YOUR OBJECTIVE
Repeat everything from the start of the listing down to the last line containing "[1215,889], [1060,117], [977,169], [456,411]", replacing "striped hockey sock" with "striped sock" and leaving all else unchanged. Leave the pictures out of your answer.

RECORDS FOR THIS EXERCISE
==================================================

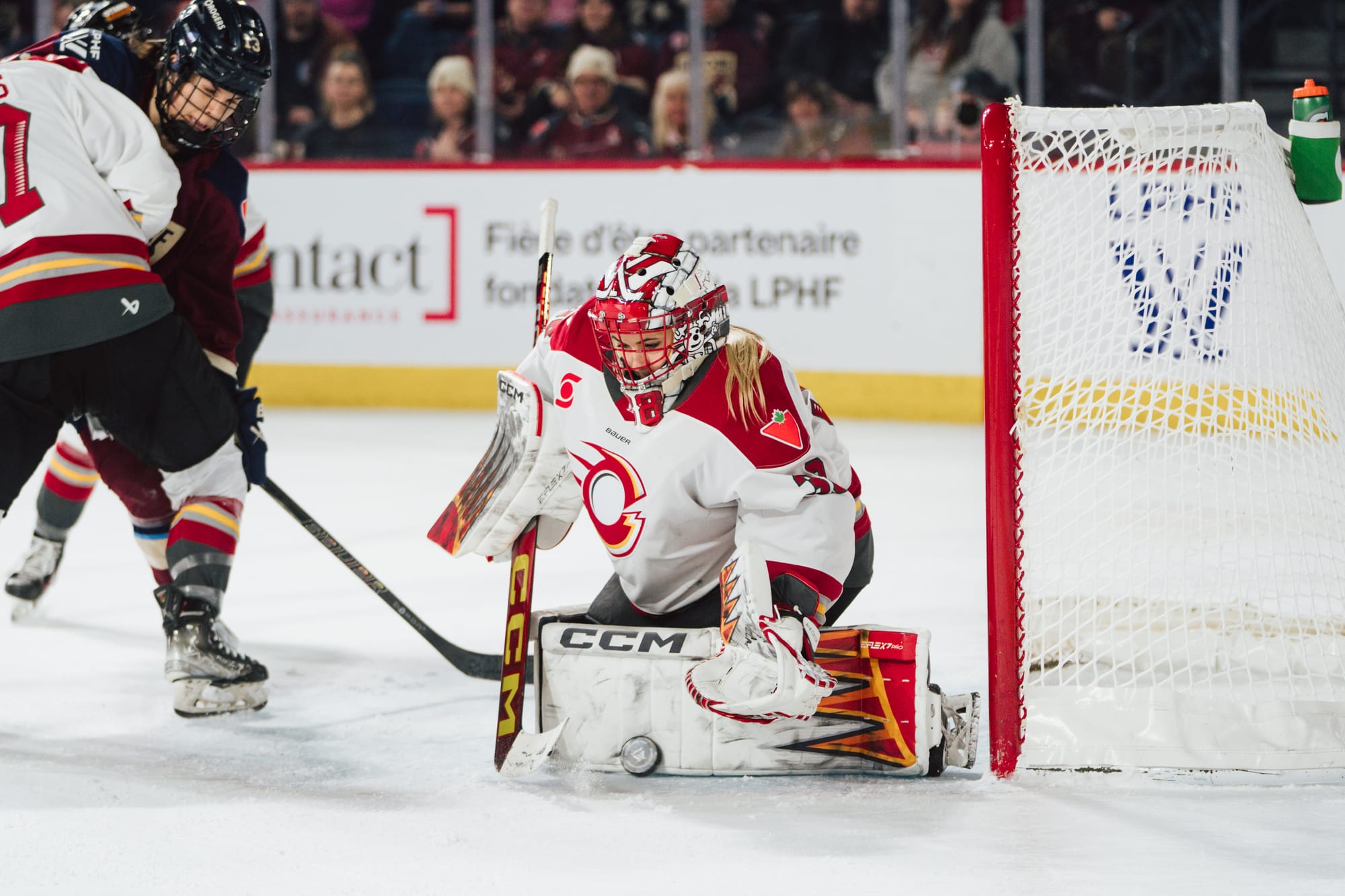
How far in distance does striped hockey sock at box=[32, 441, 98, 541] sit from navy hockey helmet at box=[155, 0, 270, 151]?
93 centimetres

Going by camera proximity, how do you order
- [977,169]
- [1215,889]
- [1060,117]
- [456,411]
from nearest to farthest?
[1215,889], [1060,117], [977,169], [456,411]

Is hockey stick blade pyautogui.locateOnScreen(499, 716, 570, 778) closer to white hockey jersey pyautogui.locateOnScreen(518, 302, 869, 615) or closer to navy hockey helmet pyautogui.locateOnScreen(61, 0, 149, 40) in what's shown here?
white hockey jersey pyautogui.locateOnScreen(518, 302, 869, 615)

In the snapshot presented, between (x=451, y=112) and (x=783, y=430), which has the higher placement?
(x=451, y=112)

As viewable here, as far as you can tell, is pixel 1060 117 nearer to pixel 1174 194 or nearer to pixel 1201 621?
pixel 1174 194

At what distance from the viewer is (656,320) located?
1.92 m

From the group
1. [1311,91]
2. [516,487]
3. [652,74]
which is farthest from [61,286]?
[652,74]

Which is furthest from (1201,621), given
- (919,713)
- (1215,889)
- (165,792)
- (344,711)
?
(165,792)

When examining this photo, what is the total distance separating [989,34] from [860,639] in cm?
410

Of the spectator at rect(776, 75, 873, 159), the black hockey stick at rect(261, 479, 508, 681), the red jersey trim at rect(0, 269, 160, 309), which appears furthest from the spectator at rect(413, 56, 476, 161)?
the red jersey trim at rect(0, 269, 160, 309)

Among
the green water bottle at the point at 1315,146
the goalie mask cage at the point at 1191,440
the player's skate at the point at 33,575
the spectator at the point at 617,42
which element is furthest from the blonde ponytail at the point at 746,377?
the spectator at the point at 617,42

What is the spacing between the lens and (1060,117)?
6.68ft

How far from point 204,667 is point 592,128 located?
13.0 feet

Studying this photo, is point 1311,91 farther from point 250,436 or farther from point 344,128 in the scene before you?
point 344,128

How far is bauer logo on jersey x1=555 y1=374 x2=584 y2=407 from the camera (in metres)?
2.14
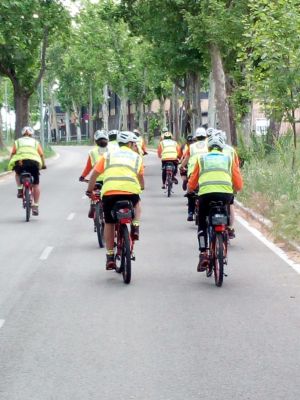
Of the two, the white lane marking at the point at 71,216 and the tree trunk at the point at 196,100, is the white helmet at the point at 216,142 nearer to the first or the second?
the white lane marking at the point at 71,216

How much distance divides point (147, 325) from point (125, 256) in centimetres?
248

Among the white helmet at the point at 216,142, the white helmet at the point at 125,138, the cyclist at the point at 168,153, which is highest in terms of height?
the white helmet at the point at 125,138

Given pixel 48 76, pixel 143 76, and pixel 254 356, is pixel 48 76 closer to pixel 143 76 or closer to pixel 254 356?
pixel 143 76

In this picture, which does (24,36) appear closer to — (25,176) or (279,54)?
(279,54)

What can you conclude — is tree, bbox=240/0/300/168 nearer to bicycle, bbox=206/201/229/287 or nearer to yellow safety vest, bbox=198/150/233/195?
yellow safety vest, bbox=198/150/233/195

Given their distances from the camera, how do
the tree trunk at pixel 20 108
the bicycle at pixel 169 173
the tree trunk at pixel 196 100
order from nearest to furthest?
1. the bicycle at pixel 169 173
2. the tree trunk at pixel 20 108
3. the tree trunk at pixel 196 100

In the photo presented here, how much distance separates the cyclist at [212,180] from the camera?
11773 millimetres

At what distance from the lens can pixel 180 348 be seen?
805cm

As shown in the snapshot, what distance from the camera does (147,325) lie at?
908 centimetres

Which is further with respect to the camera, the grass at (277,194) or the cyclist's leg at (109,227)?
the grass at (277,194)

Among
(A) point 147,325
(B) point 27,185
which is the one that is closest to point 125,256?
A: (A) point 147,325

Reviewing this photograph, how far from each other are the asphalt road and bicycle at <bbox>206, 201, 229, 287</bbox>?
0.24m

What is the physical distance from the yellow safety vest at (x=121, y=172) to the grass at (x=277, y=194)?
427 cm

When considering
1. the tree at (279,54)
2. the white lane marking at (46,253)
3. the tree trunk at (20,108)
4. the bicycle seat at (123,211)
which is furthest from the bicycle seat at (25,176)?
the tree trunk at (20,108)
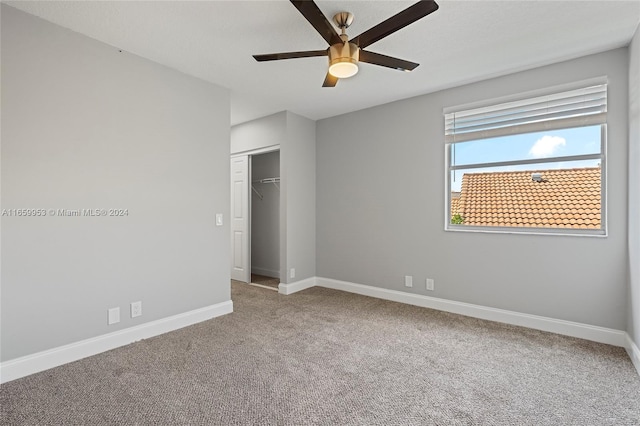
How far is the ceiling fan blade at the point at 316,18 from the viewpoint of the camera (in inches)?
64.7

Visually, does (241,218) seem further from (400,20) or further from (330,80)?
(400,20)

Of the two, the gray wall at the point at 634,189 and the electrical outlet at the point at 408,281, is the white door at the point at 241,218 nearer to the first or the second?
the electrical outlet at the point at 408,281

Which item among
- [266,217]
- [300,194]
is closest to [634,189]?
[300,194]

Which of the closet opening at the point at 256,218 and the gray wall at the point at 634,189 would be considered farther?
the closet opening at the point at 256,218

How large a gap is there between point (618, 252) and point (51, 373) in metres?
4.59

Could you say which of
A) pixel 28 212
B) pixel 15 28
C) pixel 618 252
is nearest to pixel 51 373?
pixel 28 212

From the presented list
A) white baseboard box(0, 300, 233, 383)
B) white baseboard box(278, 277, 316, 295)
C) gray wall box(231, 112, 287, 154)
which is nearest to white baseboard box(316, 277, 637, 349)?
white baseboard box(278, 277, 316, 295)

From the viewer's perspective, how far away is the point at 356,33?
8.09 feet

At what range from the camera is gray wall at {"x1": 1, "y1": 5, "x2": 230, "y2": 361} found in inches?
87.2

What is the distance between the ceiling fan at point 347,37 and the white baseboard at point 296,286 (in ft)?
9.57

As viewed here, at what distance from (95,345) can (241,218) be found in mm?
2816

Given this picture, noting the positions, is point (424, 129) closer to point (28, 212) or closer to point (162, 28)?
point (162, 28)

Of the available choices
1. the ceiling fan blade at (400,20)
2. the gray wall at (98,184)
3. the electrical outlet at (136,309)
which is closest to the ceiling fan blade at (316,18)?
the ceiling fan blade at (400,20)

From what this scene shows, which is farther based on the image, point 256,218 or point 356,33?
point 256,218
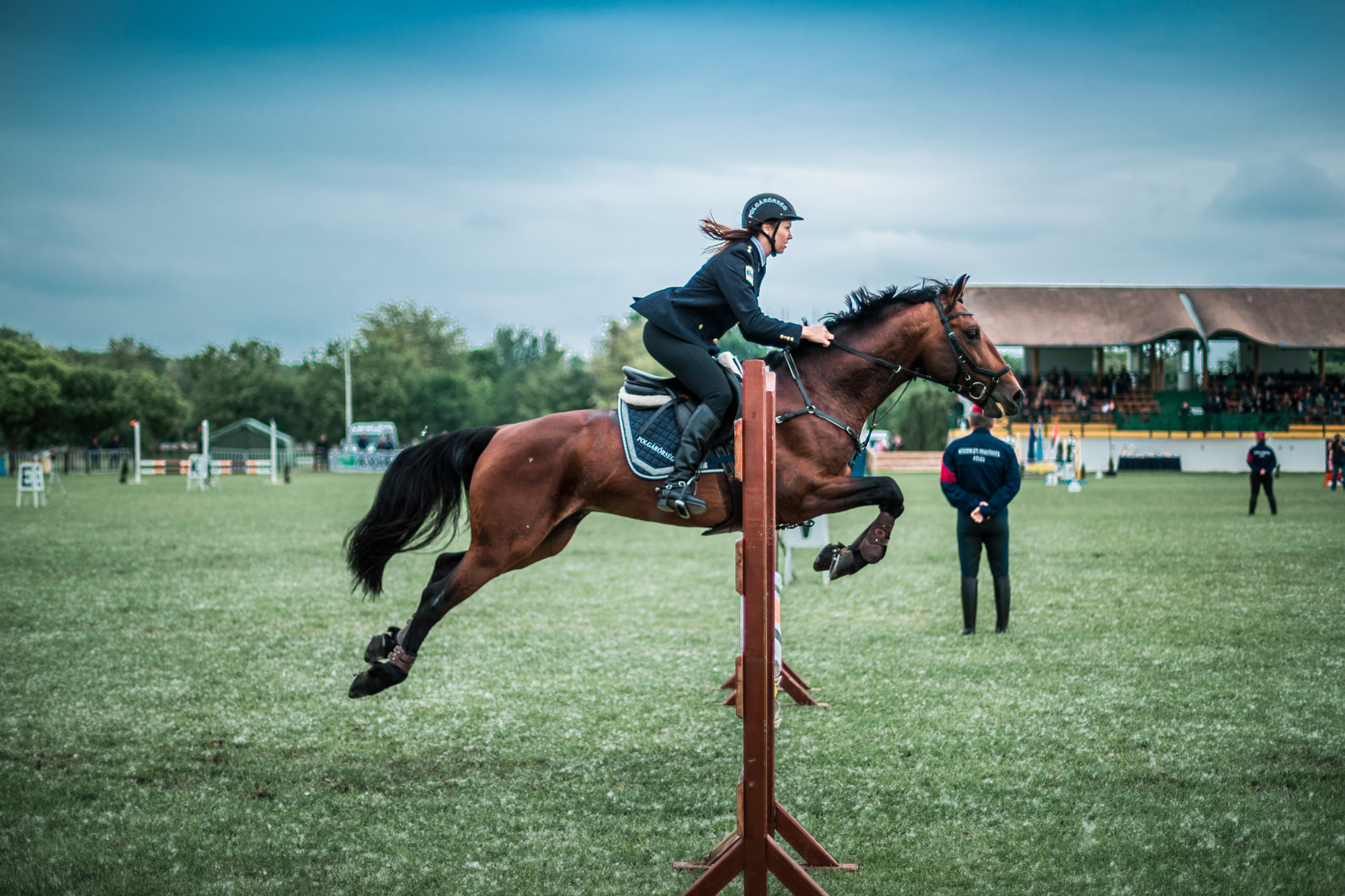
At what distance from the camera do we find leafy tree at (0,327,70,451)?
56.2 meters

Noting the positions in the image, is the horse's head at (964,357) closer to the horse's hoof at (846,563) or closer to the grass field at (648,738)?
the horse's hoof at (846,563)

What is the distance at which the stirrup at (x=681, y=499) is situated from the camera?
5.33m

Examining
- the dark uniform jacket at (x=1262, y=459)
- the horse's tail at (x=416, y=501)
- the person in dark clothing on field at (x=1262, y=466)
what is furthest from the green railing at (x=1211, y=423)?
the horse's tail at (x=416, y=501)

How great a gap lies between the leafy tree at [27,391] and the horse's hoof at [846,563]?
209ft

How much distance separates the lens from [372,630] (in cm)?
1020

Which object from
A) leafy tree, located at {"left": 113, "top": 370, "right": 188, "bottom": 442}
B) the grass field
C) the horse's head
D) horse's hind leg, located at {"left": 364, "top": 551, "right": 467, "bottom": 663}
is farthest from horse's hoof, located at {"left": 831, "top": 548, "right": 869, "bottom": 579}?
leafy tree, located at {"left": 113, "top": 370, "right": 188, "bottom": 442}

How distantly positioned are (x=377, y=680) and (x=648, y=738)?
1854 mm

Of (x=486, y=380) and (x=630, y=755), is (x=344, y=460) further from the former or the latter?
(x=630, y=755)

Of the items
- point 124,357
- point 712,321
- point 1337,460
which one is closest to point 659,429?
point 712,321

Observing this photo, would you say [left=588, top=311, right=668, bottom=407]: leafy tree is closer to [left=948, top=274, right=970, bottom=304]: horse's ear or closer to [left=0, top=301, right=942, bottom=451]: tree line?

==================================================

WRITTEN RESPONSE
How far in distance does striped sock at box=[32, 441, 98, 541] sit from navy hockey helmet at box=[155, 0, 270, 151]?
93 centimetres

Going by camera proximity, how do you order
- [977,169]
- [1215,889]
- [1060,117]
- [456,411]
from nearest to farthest?
[1215,889], [1060,117], [977,169], [456,411]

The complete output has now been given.